LinuCシステムアーキテクト SA02試験の例題と解説
SA.09.1障害時の基本手順
LinuC システムアーキテクト SA02試験の出題範囲から「SA.09.1 障害時の基本手順」についての例題を解いてみます。
例題
IaaS 基盤上に構築した Web 3層モデルをベースとする Web サービスの運用中に、全体の数パーセントのリクエストが意図せず HTTP 500 エラーとなる障害が発生した。使われている主なミドルウェアは Apache、PHP、MySQL で、現時点で以下のことが分かっている。
- 障害を初めて確認した数日前に、MySQL サーバーの仮想マシンインスタンスをスケールアップした。
- Apache のログから、エラーが発生したリクエストの送信元、クエリの内容、時間などが確認可能である。

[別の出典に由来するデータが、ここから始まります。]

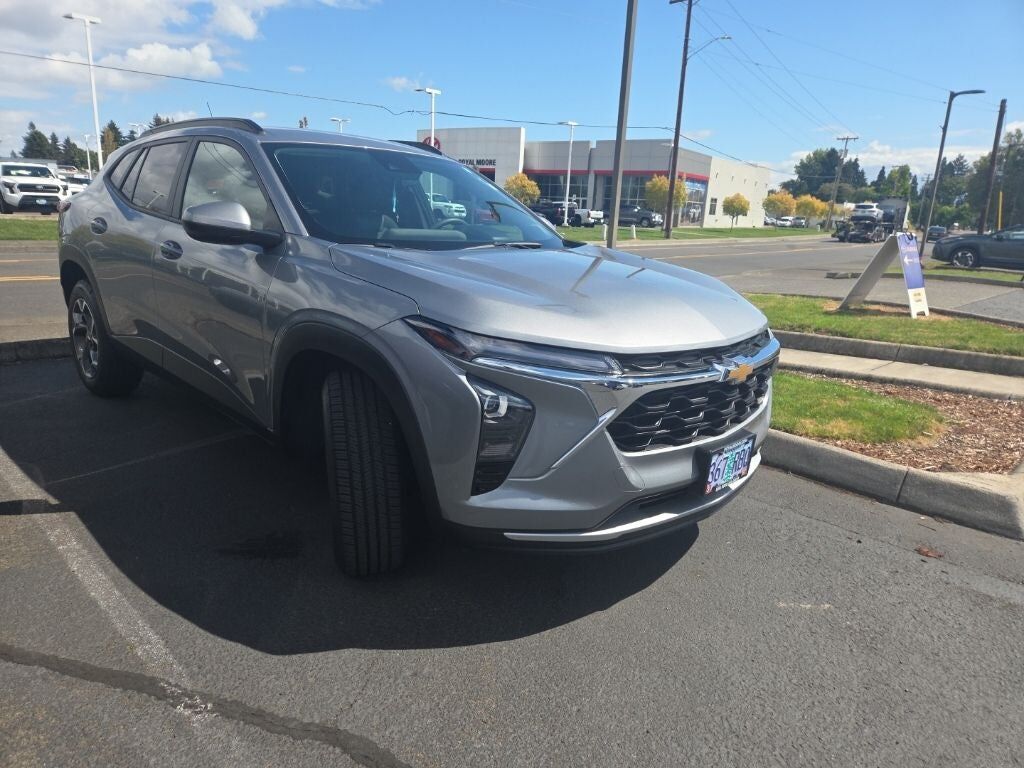 2024 CHEVROLET Trax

- PHP、MySQL のログにエラーは確認されていない。
- 原因調査のため、同じ IaaS 基盤上の独立したネットワークにある同一構成のステージング環境にて、上記エラーログに示されたクエリの内容を再現するリクエスト10件を実行したが、正常に処理が終了した。
現状のエラー率であれば本番環境は引き続き稼働してよいと判断しており、まずは原因究明を続けたい。次に取るべき行動として適切なものは次のうちどれか。2つ選びなさい。

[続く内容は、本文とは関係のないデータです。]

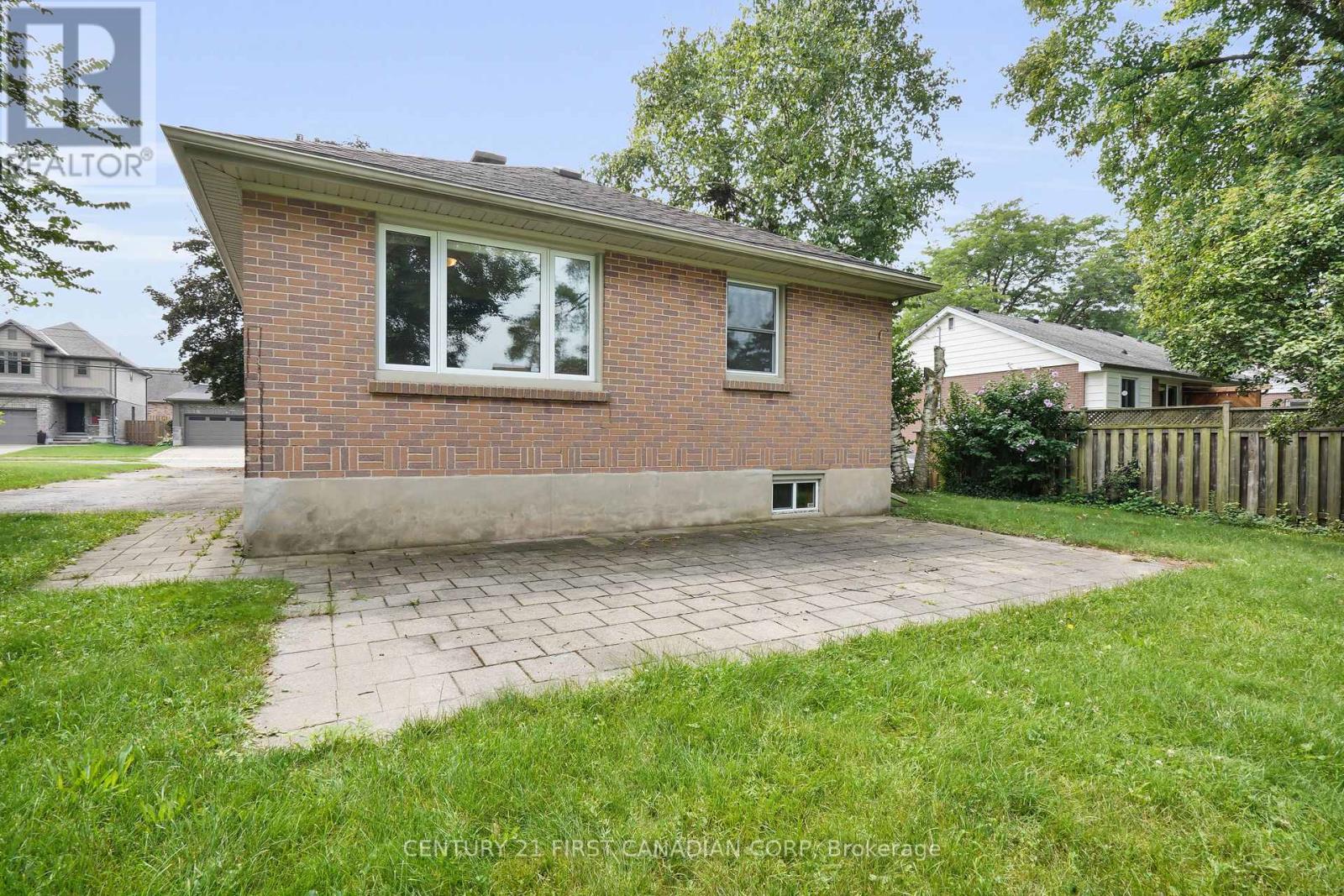 Lower - 638 Tennent Avenue, London North, Ontario  N5X 1L6 - Photo 20 - X12730574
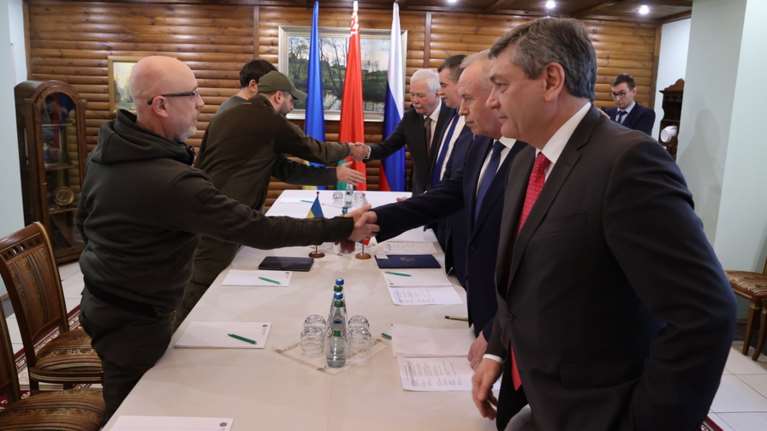 Η στιγμή που οι Ουκρανοί μπαίνουν στην αίθουσα για τις διαπραγματεύσεις - Χειραψίες και παγωμένα χαμόγελα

- 本番環境の MySQL サーバーの仮想マシンインスタンスをもう一段階スケールアップする。
- 本番環境で元々記録されている動作ログのうち未確認のものを調査する。
- ステージング環境にて PHP にデバッグ設定を追加した上で、調査に用いた10件のリクエストを再実行する。

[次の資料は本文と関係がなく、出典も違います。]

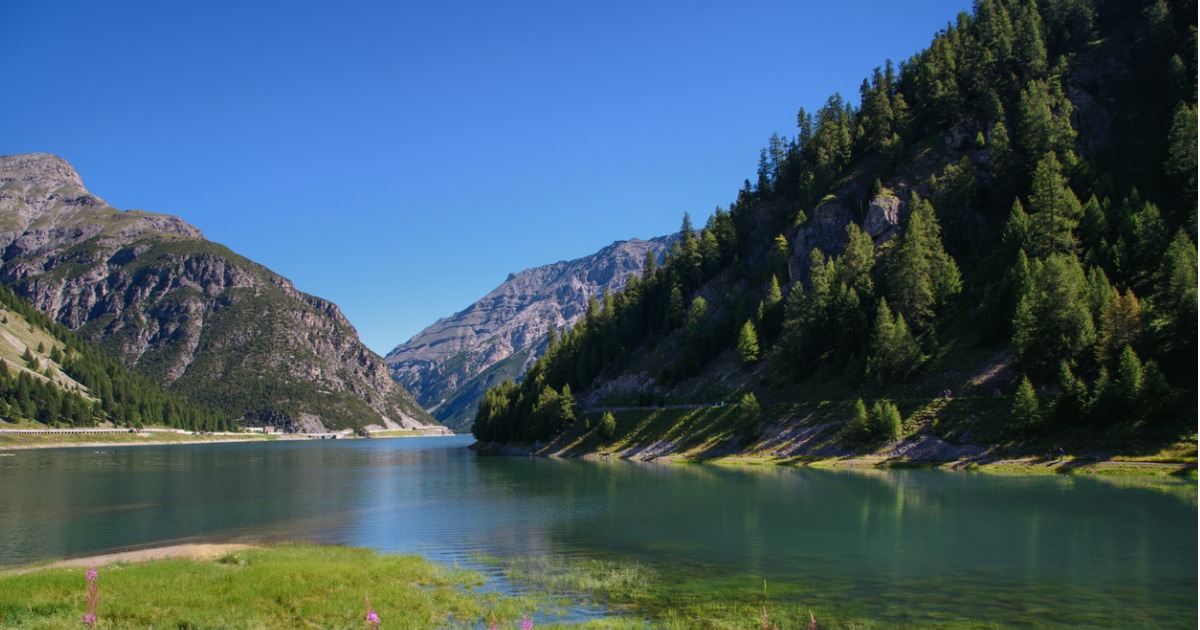 In Italia c'è un piccolo Tibet, si trova in Lombardia ed ha un paesaggio incredibile | PaesiOnLine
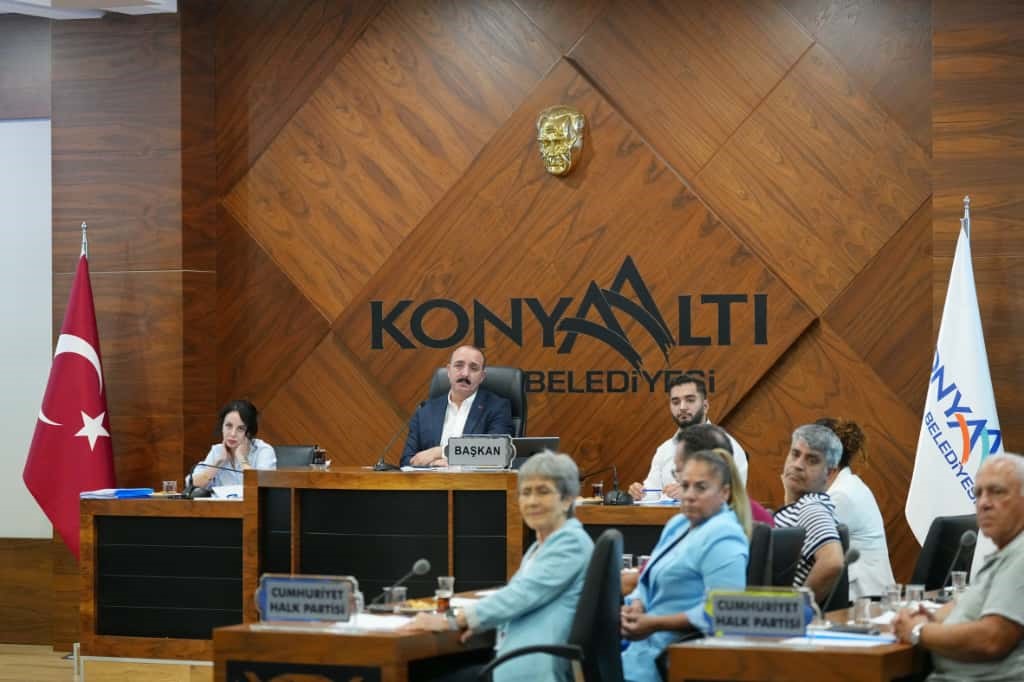 konyaalti-belediyesinin-2026-yili-butcesi-3-milyar-tl-olarak-belirlendi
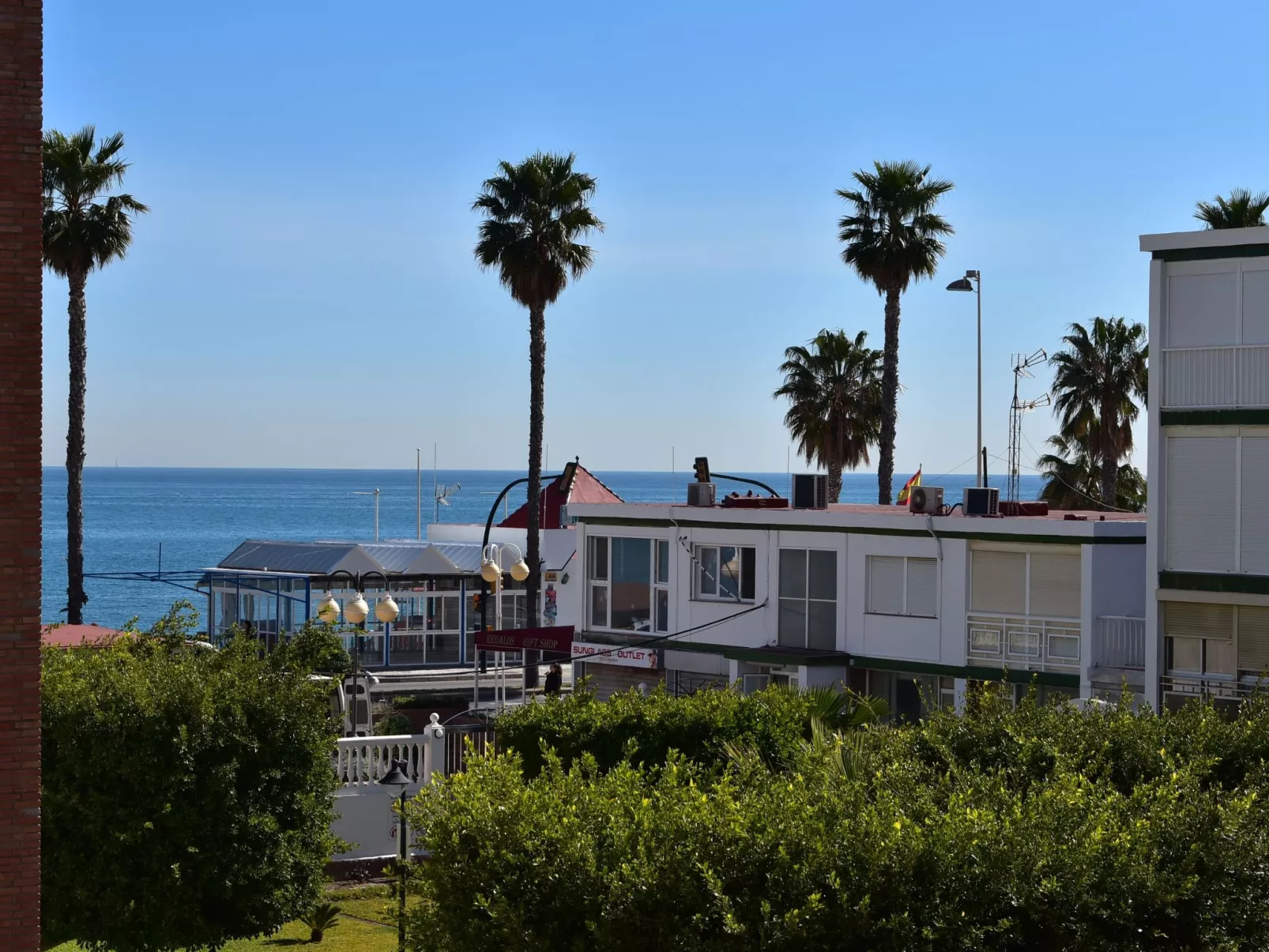 Helle und renovierte Ferienwohnung mit Balkon und tollem Blick auf das Meer-Outside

- ステージング環境にて MySQL を一時的に停止した上で、調査に用いた10件のリクエストを再実行する。
- 本番環境の Apache ログから、エラーリクエストの前後を含めた1000件のリクエストを新たに抽出し、それをステージング環境で実行し確認する。
※この例題は実際の試験問題とは異なります。
解答と解説
正解は、「2. 本番環境の動作ログのうち未確認のものを調査する。」と「5. 本番環境の Apache ログから、エラーリクエストの前後を含めた1000件のリクエストを新たに抽出し、それをステージング環境で実行し確認する。」です。
障害の原因究明時には、まだ分かっていないことを調査し、その結果を元に原因の可能性となる要素を絞り込んでいく、という作業が基本になります。アルゴリズムで言うところの二分探索のように、ある調査によって障害が存在する可能性の範囲が半分に絞り込まれていくような調査ができるのがベストです。また今回の場合、「同一構成のステージング環境があるが、初手ではエラーが再現しなかった」「本番環境の変更の緊急度は高くない」という前提なので、それを踏まえて次の行動を選択することになります。
選択肢 2 は基本的なことですが本番環境に手を入れることなく追加情報を得る手段になるので妥当と言えます。また、選択肢 5 は本番環境とステージング環境の違いの1つであるリクエストの内容に着目し、この違いをエラーの発生した本番環境により近づけて再現を試みるという目的になっており、妥当と言えます。
選択肢 1 は根本原因を確定させる前の本番環境の変更となっており、今回の前提にそぐわない行動と言えます。選択肢 3 は一見状況把握が進む施策に見えますが、現時点でステージング環境でエラーが再現していない以上、これだけで問題の切り分けが大きく進むような探索とは考えにくいです。選択肢 4 はおそらくステージング環境でエラーが発生することになりますが、そのエラーは自ら作り出しているだけであり、問題解決に寄与しないと想像されます。